- PROBLEM
Your answer must be the exact lines from the one holding "object boxes (frame 1" through the final line of the records below, both included, and nothing more.

- AVAILABLE DATA
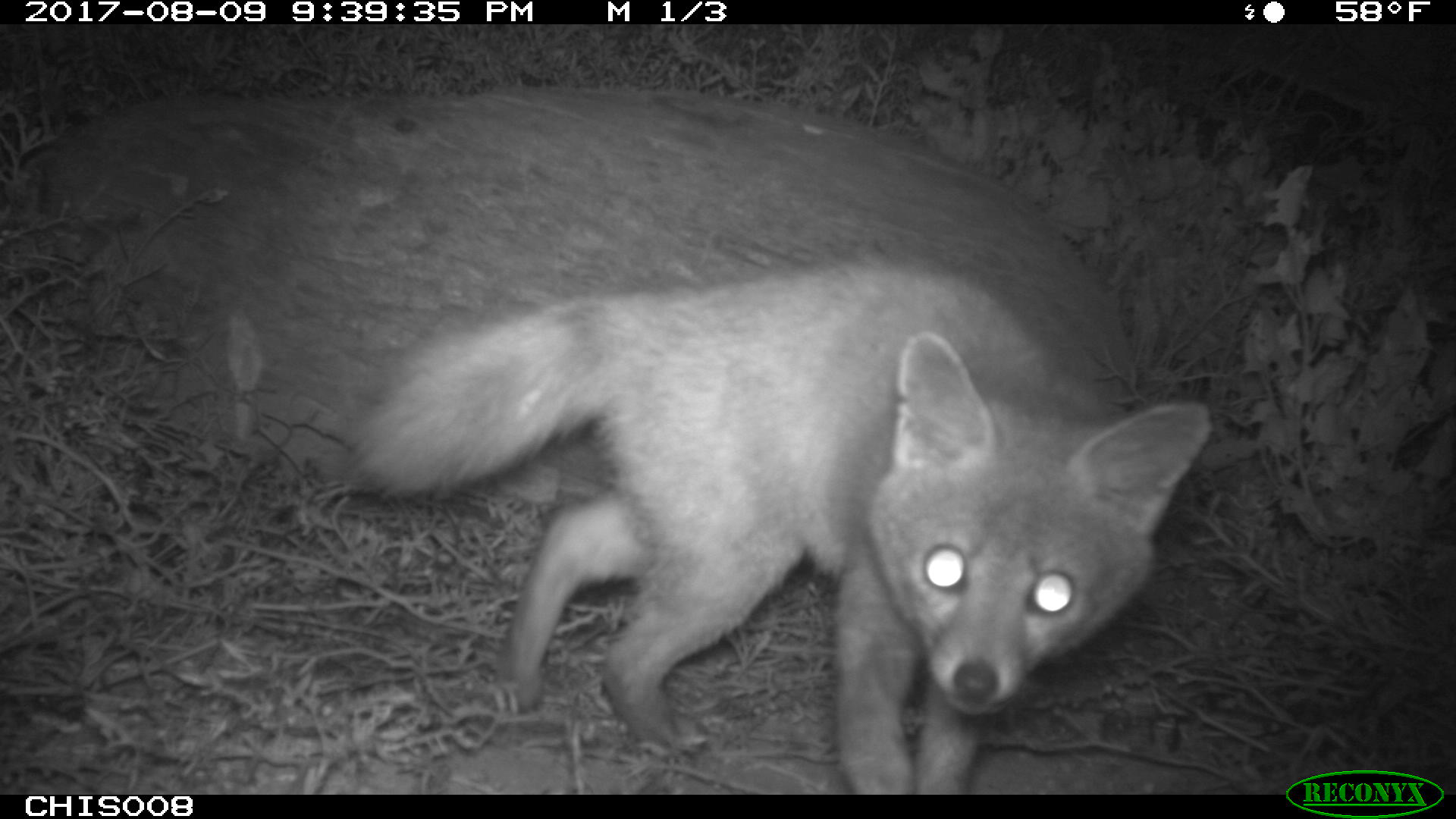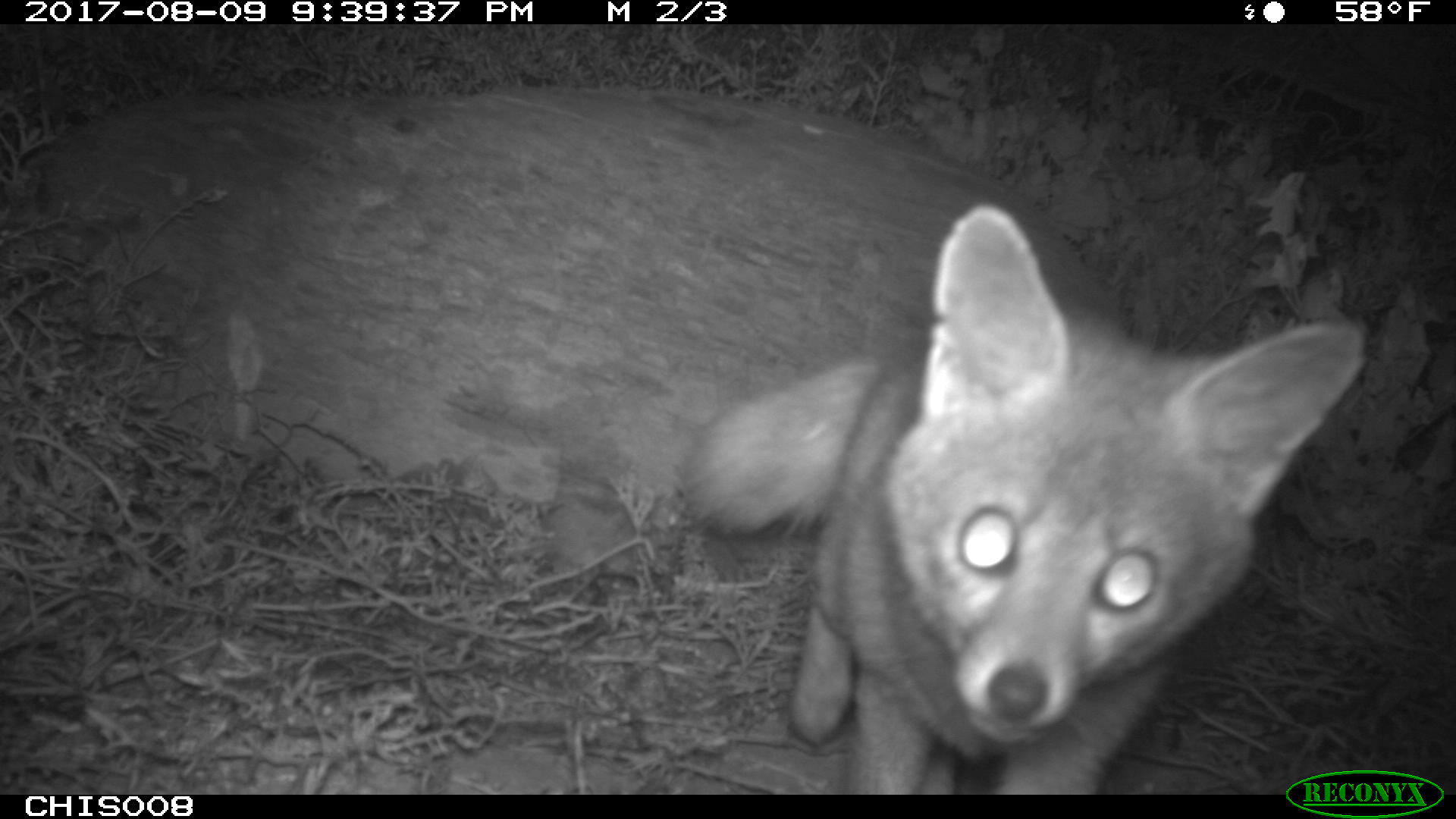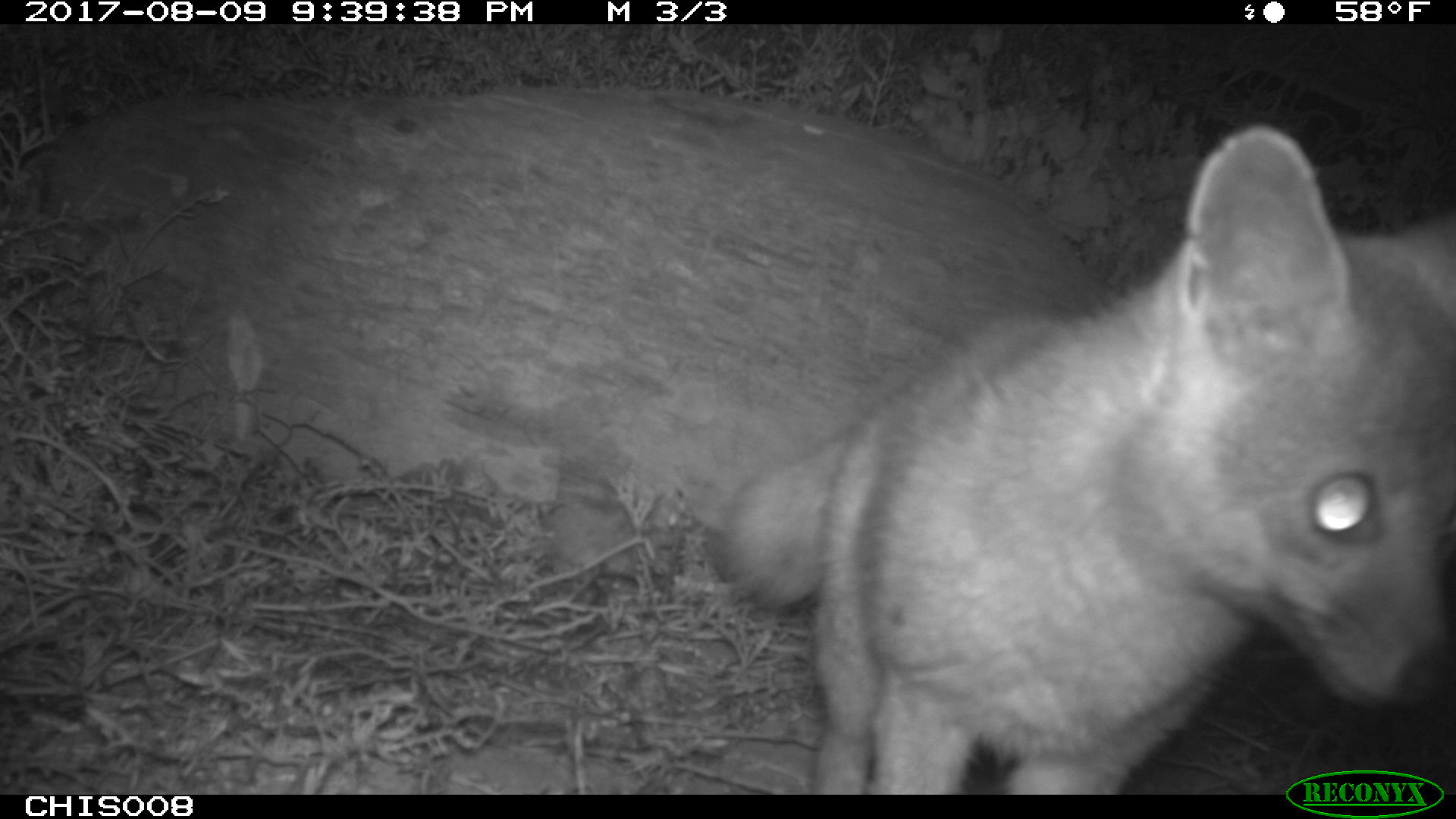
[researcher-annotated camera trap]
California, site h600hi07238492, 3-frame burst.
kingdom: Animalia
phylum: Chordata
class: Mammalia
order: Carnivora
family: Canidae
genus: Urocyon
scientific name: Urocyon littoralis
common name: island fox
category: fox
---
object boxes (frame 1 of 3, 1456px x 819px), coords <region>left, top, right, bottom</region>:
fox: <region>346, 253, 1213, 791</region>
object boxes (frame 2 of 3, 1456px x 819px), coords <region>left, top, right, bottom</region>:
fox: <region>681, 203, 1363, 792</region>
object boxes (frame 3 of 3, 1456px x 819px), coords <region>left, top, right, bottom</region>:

- EXERCISE RESULT
object boxes (frame 1 of 3, 1456px x 819px), coords <region>left, top, right, bottom</region>:
fox: <region>346, 253, 1213, 791</region>
object boxes (frame 2 of 3, 1456px x 819px), coords <region>left, top, right, bottom</region>:
fox: <region>681, 203, 1363, 792</region>
object boxes (frame 3 of 3, 1456px x 819px), coords <region>left, top, right, bottom</region>:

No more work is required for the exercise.